> **Data entries**:

—————

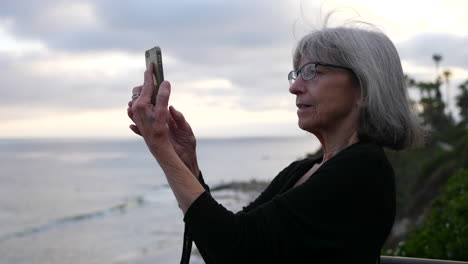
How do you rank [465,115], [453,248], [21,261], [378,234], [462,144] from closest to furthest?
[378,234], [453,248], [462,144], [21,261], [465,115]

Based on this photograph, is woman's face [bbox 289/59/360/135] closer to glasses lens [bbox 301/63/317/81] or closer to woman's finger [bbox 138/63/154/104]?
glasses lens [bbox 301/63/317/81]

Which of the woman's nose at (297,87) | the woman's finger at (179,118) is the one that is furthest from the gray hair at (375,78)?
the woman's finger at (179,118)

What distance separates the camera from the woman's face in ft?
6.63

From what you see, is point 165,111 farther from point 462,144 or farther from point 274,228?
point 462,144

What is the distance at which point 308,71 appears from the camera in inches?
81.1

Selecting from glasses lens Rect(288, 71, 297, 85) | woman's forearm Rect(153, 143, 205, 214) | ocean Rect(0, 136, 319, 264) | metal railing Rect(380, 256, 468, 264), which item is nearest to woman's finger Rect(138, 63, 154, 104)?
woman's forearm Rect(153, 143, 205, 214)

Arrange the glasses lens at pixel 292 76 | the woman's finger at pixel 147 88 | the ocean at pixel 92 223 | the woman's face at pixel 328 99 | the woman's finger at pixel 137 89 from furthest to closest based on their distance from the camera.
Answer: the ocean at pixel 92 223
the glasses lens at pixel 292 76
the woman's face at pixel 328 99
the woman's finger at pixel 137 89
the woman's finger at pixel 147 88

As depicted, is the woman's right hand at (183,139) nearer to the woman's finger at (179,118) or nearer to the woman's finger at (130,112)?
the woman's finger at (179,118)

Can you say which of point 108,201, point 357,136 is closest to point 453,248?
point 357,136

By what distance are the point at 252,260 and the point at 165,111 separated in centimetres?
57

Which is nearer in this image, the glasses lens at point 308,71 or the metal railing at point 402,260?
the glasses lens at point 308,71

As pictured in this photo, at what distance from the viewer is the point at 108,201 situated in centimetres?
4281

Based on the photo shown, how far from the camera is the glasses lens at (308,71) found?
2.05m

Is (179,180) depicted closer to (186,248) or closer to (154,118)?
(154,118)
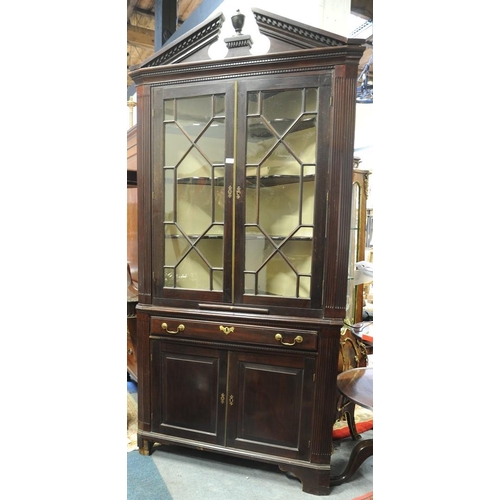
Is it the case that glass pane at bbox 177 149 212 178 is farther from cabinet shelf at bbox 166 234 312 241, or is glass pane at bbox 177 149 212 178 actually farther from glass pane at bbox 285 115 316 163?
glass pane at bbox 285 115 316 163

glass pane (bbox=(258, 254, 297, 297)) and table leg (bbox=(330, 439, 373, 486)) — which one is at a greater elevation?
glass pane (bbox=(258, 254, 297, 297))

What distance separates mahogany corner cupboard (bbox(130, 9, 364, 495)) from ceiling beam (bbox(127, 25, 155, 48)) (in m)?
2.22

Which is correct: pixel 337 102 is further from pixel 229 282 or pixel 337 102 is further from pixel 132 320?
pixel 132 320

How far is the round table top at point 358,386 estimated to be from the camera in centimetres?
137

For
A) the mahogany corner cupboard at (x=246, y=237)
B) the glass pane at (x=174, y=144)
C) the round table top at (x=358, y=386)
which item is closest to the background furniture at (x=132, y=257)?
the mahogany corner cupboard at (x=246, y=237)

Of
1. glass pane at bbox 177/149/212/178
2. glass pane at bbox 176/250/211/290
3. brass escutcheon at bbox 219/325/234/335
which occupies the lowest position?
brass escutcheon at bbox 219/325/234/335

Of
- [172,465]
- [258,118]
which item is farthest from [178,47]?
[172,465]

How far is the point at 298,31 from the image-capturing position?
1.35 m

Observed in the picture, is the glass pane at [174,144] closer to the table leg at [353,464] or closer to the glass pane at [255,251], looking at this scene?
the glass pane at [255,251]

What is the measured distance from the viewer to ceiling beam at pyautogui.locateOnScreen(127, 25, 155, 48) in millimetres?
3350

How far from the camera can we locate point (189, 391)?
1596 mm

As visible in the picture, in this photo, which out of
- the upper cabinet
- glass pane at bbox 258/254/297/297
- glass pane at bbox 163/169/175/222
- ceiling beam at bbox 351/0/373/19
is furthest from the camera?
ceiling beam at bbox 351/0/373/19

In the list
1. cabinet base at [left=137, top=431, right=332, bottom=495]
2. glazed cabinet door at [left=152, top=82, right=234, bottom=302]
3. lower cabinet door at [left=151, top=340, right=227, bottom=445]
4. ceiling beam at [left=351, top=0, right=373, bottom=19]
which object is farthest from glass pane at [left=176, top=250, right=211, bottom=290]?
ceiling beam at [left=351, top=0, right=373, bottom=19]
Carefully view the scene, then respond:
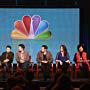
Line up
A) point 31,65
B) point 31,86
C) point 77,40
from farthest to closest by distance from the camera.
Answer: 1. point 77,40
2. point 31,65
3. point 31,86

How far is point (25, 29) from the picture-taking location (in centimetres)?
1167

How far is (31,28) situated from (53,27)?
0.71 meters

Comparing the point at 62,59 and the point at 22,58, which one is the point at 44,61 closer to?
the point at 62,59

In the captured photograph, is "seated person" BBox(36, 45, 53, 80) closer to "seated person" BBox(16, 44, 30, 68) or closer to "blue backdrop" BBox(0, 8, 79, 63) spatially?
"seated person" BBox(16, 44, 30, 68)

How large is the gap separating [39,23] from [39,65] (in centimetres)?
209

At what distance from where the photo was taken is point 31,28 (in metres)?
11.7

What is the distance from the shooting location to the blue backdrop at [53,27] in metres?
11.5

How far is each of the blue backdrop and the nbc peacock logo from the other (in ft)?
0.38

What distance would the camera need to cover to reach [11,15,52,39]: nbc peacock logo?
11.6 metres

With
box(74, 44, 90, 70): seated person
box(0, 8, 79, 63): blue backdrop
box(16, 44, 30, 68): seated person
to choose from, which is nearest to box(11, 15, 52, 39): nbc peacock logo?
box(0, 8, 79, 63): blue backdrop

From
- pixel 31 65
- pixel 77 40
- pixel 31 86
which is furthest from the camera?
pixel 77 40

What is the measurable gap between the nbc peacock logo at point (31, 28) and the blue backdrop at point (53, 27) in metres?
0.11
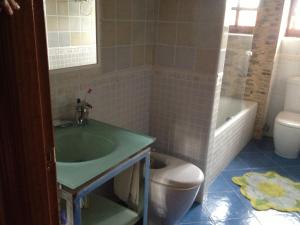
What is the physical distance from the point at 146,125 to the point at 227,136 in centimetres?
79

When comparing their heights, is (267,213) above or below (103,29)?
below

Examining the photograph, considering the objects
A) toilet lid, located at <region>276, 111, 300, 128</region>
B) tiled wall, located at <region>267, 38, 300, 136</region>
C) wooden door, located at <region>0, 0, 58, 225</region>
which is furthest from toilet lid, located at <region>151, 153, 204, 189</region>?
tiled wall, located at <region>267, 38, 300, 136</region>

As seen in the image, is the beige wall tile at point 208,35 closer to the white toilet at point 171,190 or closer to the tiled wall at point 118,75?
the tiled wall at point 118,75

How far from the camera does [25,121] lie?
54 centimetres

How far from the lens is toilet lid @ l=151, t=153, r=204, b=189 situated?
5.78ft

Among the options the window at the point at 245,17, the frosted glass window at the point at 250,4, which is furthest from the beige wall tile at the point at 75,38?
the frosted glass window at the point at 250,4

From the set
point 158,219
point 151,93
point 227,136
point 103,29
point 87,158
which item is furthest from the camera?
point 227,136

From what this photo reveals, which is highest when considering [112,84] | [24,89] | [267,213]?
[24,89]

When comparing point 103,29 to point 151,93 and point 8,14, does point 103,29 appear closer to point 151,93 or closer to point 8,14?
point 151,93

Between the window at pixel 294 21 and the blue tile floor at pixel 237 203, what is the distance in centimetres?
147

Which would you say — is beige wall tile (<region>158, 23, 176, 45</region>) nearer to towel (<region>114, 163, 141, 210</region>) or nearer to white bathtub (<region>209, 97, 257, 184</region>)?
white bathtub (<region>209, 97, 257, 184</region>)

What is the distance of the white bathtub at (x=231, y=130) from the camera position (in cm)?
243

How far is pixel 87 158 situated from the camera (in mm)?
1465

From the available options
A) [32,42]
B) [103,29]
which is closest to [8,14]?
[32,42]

—————

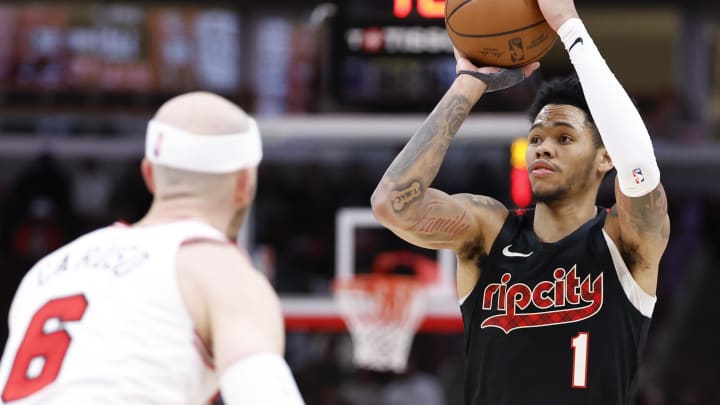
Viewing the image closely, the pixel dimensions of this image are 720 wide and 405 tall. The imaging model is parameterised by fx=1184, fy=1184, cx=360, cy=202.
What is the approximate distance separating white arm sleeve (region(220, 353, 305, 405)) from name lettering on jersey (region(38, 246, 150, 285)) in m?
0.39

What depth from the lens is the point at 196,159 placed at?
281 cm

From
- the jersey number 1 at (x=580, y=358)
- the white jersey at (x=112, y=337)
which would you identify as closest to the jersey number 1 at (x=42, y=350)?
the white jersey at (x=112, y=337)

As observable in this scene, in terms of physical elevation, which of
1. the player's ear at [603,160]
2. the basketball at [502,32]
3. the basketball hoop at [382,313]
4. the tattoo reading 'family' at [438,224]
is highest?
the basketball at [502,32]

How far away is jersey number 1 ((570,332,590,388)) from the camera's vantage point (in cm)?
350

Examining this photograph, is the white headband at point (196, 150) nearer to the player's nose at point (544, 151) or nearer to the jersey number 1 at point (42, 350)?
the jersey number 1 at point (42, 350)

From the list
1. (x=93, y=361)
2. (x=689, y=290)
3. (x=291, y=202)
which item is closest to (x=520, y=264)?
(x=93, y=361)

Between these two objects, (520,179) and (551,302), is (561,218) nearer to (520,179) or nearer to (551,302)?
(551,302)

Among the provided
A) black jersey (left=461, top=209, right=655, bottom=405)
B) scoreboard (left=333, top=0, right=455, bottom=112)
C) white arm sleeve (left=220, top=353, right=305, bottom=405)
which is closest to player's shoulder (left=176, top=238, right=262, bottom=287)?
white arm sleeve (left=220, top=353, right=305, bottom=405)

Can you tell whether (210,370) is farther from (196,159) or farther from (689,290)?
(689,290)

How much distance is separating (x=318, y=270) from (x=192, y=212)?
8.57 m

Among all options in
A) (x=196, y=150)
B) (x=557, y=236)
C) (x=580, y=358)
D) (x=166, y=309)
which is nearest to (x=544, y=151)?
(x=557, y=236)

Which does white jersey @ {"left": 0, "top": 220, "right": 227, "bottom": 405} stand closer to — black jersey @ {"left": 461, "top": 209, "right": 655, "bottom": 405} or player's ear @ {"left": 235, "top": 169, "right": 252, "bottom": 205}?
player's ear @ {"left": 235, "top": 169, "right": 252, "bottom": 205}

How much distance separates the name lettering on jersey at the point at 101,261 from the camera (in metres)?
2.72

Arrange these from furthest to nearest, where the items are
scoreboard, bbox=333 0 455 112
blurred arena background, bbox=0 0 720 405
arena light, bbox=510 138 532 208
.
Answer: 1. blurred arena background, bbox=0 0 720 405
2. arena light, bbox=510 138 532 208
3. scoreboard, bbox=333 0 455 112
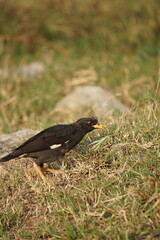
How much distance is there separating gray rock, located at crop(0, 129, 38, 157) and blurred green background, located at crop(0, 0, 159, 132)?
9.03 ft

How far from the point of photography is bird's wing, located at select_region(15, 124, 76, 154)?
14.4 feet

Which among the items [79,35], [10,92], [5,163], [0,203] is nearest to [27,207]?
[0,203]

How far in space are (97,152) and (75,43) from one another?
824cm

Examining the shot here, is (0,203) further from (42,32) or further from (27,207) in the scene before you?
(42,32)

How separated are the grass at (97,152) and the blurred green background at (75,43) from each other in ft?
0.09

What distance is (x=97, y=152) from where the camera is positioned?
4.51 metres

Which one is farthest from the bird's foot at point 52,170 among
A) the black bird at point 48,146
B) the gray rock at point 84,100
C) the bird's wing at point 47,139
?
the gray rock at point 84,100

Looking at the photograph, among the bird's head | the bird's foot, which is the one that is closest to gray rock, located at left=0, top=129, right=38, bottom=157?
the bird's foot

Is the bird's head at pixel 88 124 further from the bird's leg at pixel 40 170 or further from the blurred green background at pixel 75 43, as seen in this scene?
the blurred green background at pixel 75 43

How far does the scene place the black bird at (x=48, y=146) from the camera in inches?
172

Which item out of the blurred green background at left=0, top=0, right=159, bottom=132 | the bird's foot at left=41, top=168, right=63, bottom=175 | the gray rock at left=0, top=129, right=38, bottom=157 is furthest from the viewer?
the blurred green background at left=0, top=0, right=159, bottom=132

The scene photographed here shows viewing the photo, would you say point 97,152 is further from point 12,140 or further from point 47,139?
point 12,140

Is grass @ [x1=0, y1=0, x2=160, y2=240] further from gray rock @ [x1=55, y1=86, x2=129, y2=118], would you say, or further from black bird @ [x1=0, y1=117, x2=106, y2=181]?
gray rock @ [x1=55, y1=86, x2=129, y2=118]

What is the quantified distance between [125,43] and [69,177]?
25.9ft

—————

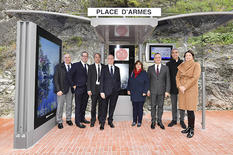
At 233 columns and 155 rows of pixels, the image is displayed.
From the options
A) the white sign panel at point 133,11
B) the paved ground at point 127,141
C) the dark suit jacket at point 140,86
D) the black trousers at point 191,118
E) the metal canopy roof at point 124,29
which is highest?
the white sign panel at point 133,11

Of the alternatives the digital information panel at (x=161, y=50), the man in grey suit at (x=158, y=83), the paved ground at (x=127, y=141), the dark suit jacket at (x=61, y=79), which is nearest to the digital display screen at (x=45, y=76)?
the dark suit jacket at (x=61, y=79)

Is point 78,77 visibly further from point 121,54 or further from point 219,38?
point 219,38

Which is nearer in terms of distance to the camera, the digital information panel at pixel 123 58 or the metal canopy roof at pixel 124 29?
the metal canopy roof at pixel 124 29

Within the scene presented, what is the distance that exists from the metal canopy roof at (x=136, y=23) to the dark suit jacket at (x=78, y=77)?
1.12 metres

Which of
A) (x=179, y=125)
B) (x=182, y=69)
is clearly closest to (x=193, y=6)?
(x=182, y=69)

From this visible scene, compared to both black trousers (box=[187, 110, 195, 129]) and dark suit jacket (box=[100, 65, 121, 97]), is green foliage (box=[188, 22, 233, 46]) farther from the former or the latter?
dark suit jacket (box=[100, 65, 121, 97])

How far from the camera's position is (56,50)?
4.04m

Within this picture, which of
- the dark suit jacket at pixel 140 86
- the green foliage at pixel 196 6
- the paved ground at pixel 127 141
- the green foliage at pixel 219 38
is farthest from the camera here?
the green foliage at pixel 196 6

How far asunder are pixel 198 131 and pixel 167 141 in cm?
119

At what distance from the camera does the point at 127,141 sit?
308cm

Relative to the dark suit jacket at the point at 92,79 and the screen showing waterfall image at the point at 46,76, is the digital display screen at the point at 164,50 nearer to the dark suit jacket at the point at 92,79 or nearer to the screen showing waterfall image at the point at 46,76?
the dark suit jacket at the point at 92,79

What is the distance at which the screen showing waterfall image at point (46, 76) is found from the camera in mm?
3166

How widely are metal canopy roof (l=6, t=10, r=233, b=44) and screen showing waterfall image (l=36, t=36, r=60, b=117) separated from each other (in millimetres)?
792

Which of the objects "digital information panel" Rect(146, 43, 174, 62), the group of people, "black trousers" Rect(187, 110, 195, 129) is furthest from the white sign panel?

—————

> **STATED TASK**: Reproduce the lines from the one containing "Examining the shot" up to and including the one containing "4.51 metres", replacing "camera" with "lens" and leaving everything else unchanged.

> **EXERCISE RESULT**:
Examining the shot here, is (0,203) further from (42,32) or further from (27,207) in the scene before you?
(42,32)

How separated are the grass at (97,152) and the blurred green background at (75,43) from each other in ft?
0.09

What distance is (x=97, y=152) from where the lens is positioned?
4.51 metres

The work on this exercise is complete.